**TEXTE À LIRE:**

Stratégie supply

Nestlé France : « Ces projets de décarbonation ont un effet fédérateur pour toutes nos supply chain »

Par Guillaume Trecan | Le | Industrie

Charles Léonardi, directeur général supply chain de Nestlé France, revient sur les enjeux de l’engagement Fret 21 de la société, qui a évité plus de 11 % d’émissions de GES entre 2020 et 2022 et s’engage à nouveau sur 10 % de réduction entre 2023 et 2025. Une trajectoire qui repose sur pas moins de 84 projets dans toutes les BU du groupe.

Charles Léonardi, directeur général supply chain, Nestlé en France. - © D.R.
Charles Léonardi, directeur général supply chain, Nestlé en France. - © D.R.

Quel est le périmètre de responsabilité de la direction supply chain de Nestlé France ?

La supply chain de Nestlé en France regroupe quatre métiers principaux. Les deux premiers métiers sont, en amont, les achats et en aval la relation client (la prise de commandes, le service client,…). Nous gérons aussi la partie planning (prévision de ventes, gestion de stocks et planification de production). Enfin, nous gérons la logistique (l’entreposage et le transport). En termes d’équipe, cela représente 450 personnes, auxquelles s’ajoute la communauté supply chain présente dans les usines, qui reporte à la direction industrielle. Ces 450 personnes couvrent des entités extrêmement diverses qui vont de Nespresso à Nestlé Waters, en passant par l’alimentation animale ou encore Nestlé Health Science.

Quels volumes de flux traitez-vous ?

Nous avons 450 000 palettes en stocks en France, nous vendons cinq millions de palettes et nous expédions environ 167 000 camions par an, 42 000 wagons et 25 000 conteneurs. Nous travaillons essentiellement avec des centres de distribution prestés mais une proportion de plus en plus importante de nos expéditions part directement d’entrepôts que nous détenons dans nos usines. C’est le cas en particulier pour l’eau, la nutrition animale, ou encore les céréales pour petit-déjeuner. Quand nos volumes sont importants, nous essayons d’éviter de passer par des centres de stockage intermédiaires.

**CONSIGNES DE L'EXERCICE:**
1. Recopiez le passage de l'entretien compris entre « La supply chain » et « Nestlé Health Science. », bornes incluses.
2. Dans l'entretien, reformulez sous forme de liste le paragraphe qui commence par « Nous avons 450 000 palettes » en conservant ses principales informations.
3. D'après l'entretien, combien de personnes compte l'équipe de la direction supply chain de Nestlé France, sans la communauté supply chain présente dans les usines ?

**LISTE:**

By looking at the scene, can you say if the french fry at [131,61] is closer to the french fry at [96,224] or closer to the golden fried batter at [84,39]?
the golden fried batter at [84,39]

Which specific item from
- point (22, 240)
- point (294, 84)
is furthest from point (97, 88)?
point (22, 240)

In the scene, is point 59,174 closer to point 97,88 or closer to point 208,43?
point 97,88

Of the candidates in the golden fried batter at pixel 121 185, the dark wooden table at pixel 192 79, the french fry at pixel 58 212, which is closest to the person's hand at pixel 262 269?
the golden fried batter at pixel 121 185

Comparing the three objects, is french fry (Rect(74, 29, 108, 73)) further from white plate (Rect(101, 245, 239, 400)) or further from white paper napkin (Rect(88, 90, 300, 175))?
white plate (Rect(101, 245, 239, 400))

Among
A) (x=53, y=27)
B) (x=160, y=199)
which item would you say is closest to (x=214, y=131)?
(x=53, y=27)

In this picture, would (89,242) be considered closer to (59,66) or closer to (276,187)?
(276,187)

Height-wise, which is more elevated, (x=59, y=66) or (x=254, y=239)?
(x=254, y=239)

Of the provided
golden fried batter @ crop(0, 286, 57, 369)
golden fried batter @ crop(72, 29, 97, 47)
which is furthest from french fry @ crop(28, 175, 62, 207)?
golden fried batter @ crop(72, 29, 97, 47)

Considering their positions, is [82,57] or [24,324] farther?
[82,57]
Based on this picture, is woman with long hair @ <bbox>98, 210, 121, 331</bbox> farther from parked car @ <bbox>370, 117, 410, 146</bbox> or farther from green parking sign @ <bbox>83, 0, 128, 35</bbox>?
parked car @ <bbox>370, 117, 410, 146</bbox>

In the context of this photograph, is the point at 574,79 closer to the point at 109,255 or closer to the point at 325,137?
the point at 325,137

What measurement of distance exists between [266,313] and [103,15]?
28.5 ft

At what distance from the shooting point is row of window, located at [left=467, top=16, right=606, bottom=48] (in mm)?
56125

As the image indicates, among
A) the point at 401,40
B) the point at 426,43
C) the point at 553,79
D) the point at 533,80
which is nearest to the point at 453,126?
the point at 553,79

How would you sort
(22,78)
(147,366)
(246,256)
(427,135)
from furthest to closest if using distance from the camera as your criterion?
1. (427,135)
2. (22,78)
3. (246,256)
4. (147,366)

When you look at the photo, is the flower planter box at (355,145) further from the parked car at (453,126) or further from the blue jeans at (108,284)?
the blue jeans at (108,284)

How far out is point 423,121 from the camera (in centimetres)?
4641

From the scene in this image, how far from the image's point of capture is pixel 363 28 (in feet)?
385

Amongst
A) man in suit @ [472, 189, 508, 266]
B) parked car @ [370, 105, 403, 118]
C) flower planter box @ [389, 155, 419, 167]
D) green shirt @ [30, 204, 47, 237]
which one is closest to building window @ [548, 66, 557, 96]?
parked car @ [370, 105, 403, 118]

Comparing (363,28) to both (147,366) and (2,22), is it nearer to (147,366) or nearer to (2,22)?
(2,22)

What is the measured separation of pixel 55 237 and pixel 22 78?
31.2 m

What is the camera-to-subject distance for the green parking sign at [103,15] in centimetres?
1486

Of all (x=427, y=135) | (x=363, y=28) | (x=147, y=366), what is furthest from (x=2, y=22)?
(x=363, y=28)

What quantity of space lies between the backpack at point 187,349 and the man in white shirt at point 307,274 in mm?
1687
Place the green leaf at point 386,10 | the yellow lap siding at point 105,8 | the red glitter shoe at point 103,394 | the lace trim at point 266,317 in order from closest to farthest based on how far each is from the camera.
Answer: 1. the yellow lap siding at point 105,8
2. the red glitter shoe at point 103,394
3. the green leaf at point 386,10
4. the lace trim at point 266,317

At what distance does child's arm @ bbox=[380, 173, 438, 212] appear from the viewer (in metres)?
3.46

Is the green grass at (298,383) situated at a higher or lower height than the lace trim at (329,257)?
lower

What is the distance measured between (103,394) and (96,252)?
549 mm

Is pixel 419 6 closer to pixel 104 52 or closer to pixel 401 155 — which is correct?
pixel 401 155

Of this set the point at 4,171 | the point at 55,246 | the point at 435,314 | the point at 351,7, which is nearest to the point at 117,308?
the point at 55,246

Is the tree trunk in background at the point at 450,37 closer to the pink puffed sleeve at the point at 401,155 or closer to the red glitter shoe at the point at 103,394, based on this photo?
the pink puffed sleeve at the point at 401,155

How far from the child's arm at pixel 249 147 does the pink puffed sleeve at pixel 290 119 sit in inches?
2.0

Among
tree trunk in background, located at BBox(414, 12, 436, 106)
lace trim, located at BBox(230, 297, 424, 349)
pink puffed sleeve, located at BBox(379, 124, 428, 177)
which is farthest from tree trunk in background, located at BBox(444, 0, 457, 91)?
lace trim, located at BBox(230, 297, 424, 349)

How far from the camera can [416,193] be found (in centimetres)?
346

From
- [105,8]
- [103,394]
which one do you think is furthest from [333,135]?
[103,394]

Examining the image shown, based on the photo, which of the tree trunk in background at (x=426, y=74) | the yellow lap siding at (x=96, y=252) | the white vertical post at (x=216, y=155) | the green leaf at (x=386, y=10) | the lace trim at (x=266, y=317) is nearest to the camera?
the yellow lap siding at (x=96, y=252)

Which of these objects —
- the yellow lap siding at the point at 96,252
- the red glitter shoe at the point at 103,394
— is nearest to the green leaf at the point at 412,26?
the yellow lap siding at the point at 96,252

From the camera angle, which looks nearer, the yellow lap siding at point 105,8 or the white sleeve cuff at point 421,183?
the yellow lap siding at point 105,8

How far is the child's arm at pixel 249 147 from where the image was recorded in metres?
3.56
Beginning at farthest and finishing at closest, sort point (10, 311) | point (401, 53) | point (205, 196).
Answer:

**CORRIGÉ DES CONSIGNES:**
1.
La supply chain de Nestlé en France regroupe quatre métiers principaux. Les deux premiers métiers sont, en amont, les achats et en aval la relation client (la prise de commandes, le service client,…). Nous gérons aussi la partie planning (prévision de ventes, gestion de stocks et planification de production). Enfin, nous gérons la logistique (l’entreposage et le transport). En termes d’équipe, cela représente 450 personnes, auxquelles s’ajoute la communauté supply chain présente dans les usines, qui reporte à la direction industrielle. Ces 450 personnes couvrent des entités extrêmement diverses qui vont de Nespresso à Nestlé Waters, en passant par l’alimentation animale ou encore Nestlé Health Science.

2.
- 450 000 palettes en stock en France
- 5 millions de palettes vendues
- Environ 167 000 camions, 42 000 wagons et 25 000 conteneurs expédiés par an
- Recours surtout à des centres de distribution prestés, mais une part croissante des expéditions part directement d'entrepôts situés dans les usines (eau, nutrition animale, céréales pour petit-déjeuner)
- Pour les volumes importants, évitement des centres de stockage intermédiaires

3. 450 personnes.